Viaggio nelle condizioni lavorative degli operatori sanitari che lavorano nel carcere Dozza: Fials al loro fianco
carcere

Il 5 giugno si è tenuta un’assemblea in carcere, nella Casa Circondariale di “Bologna” Dozza, a cui hanno preso parte molti lavoratori operanti nella citata struttura. Nel corso della quale sono emerse molteplici criticità, soprattutto in ambito sicurezza. A cominciare dal nome e dal cognome dell’operatore presente sulle divise di ognuno e, quindi, reso pubblico. Senza dimenticare i carichi di lavoro elevati a cui sono sottoposti gli Oss.

Assemblea sindacale in carcere, le dichiarazioni di Sodano

Aniello Sodano, dirigente sindacale Fials Bologna, che ha preso parte all’assemblea sindacale in carcere, ha evidenziato quanto segue: “La Fials chiede, in primis, che vengano eliminati nome e cognome dalle divise degli operatori.
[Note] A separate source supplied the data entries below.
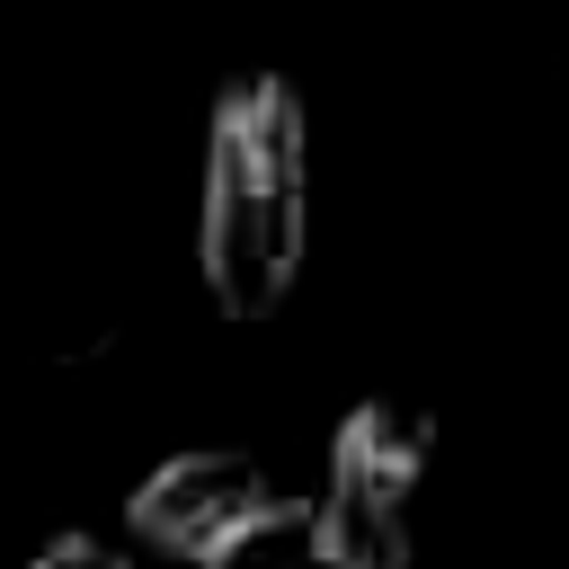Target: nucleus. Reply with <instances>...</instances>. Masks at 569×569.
Masks as SVG:
<instances>
[{
    "mask_svg": "<svg viewBox=\"0 0 569 569\" xmlns=\"http://www.w3.org/2000/svg\"><path fill=\"white\" fill-rule=\"evenodd\" d=\"M436 462V418L418 400H391V391H365L338 427H329V480H320V525L373 560V569H409V507H418V480Z\"/></svg>",
    "mask_w": 569,
    "mask_h": 569,
    "instance_id": "2",
    "label": "nucleus"
},
{
    "mask_svg": "<svg viewBox=\"0 0 569 569\" xmlns=\"http://www.w3.org/2000/svg\"><path fill=\"white\" fill-rule=\"evenodd\" d=\"M284 489L267 480V462L258 453H240V445H187V453H169V462H151L142 480H133V498H124V525L160 551V560H213L258 507H276Z\"/></svg>",
    "mask_w": 569,
    "mask_h": 569,
    "instance_id": "3",
    "label": "nucleus"
},
{
    "mask_svg": "<svg viewBox=\"0 0 569 569\" xmlns=\"http://www.w3.org/2000/svg\"><path fill=\"white\" fill-rule=\"evenodd\" d=\"M311 240V116L284 71H240L204 116L196 276L222 320L284 311Z\"/></svg>",
    "mask_w": 569,
    "mask_h": 569,
    "instance_id": "1",
    "label": "nucleus"
},
{
    "mask_svg": "<svg viewBox=\"0 0 569 569\" xmlns=\"http://www.w3.org/2000/svg\"><path fill=\"white\" fill-rule=\"evenodd\" d=\"M196 569H373V560H356L329 525H320V507L311 498H276V507H258L213 560H196Z\"/></svg>",
    "mask_w": 569,
    "mask_h": 569,
    "instance_id": "4",
    "label": "nucleus"
},
{
    "mask_svg": "<svg viewBox=\"0 0 569 569\" xmlns=\"http://www.w3.org/2000/svg\"><path fill=\"white\" fill-rule=\"evenodd\" d=\"M27 569H133V560H124L107 533H53V542H44Z\"/></svg>",
    "mask_w": 569,
    "mask_h": 569,
    "instance_id": "5",
    "label": "nucleus"
}]
</instances>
Senza dimenticare il fatto che, spesso e volentieri, viene chiesto loro di svolgere mansioni non di loro competenza. Bisogna tenere in considerazione il fatto che gli operatori sanitari hanno una visione del detenuto in quanto paziente mentre le guardie carcerarie hanno una visione dello stesso in quanto tale”.

Operatori sanitari, la situazione in carcere

Sodano, inoltre, aggiunge ancora: “Sono emerse anche altre problematiche, stavolta inerenti i tecnici della riabilitazione psichiatrica. I quali lamentano il fatto di non essere messi in condizione di svolgere adeguatamente il loro lavoro”. Quindi il focus si è spostato sull’assenza di telecamere in una delle zone del carcere, la zona Girasole: “Gli operatori chiedono a gran voce che venga installata almeno una telecamera al fine di garantire loro la sicurezza necessaria. Cui va aggiunta la richiesta di poter avere con sè il telefono cellulare per comunicare con l’esterno, anche e soprattutto in caso di emergenze familiari. Senza dimenticare l’assenza di servizi sanitari”. 

La posizione della Fials

Il Sindacato Fials porterà queste problematiche all’attenzione dei vertici aziendali ma anche allo stesso Direttore del carcere, chiedendo un incontro per esporre le suddette problematiche. Chiosa Sodano: “Siamo consapevoli di quanto sia difficile lavorare all’interno di un carcere. Però, facendo piccoli passi, crediamo che si possano ottenere buoni risultati per tutte le parti chiamate in causa”.